# What you are asked to do
Could you output, exactly and with nothing else, every line from the one that contains "kingdom: Animalia" through the last line of the listing below?

# Exercise data
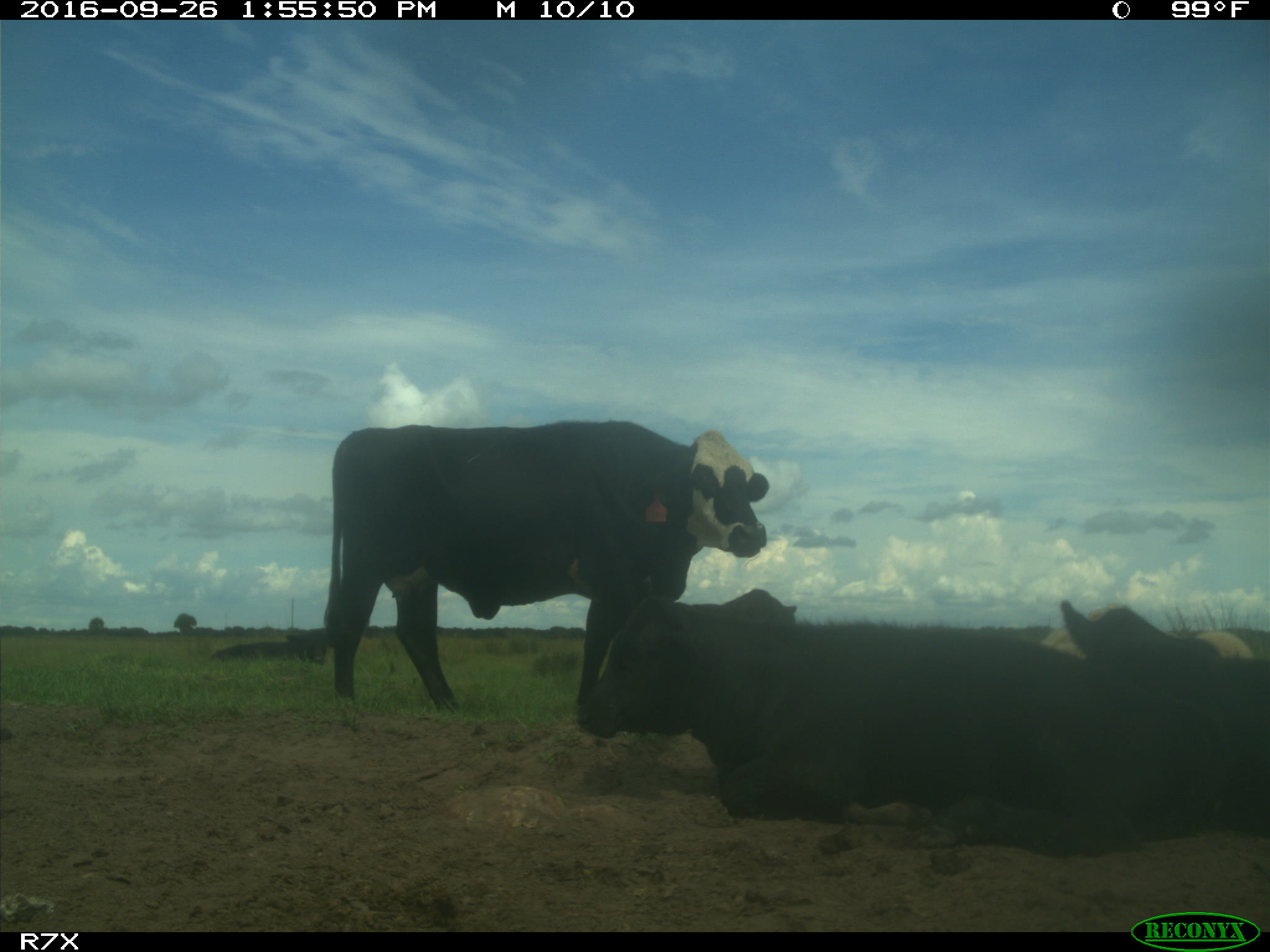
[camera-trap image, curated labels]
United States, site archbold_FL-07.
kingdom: Animalia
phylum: Chordata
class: Mammalia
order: Artiodactyla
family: Bovidae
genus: Bos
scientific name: Bos taurus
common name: domestic cow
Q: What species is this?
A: Bos taurus (domestic cow).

# Solved exercise
kingdom: Animalia
phylum: Chordata
class: Mammalia
order: Artiodactyla
family: Bovidae
genus: Bos
scientific name: Bos taurus
common name: domestic cow
Q: What species is this?
A: Bos taurus (domestic cow).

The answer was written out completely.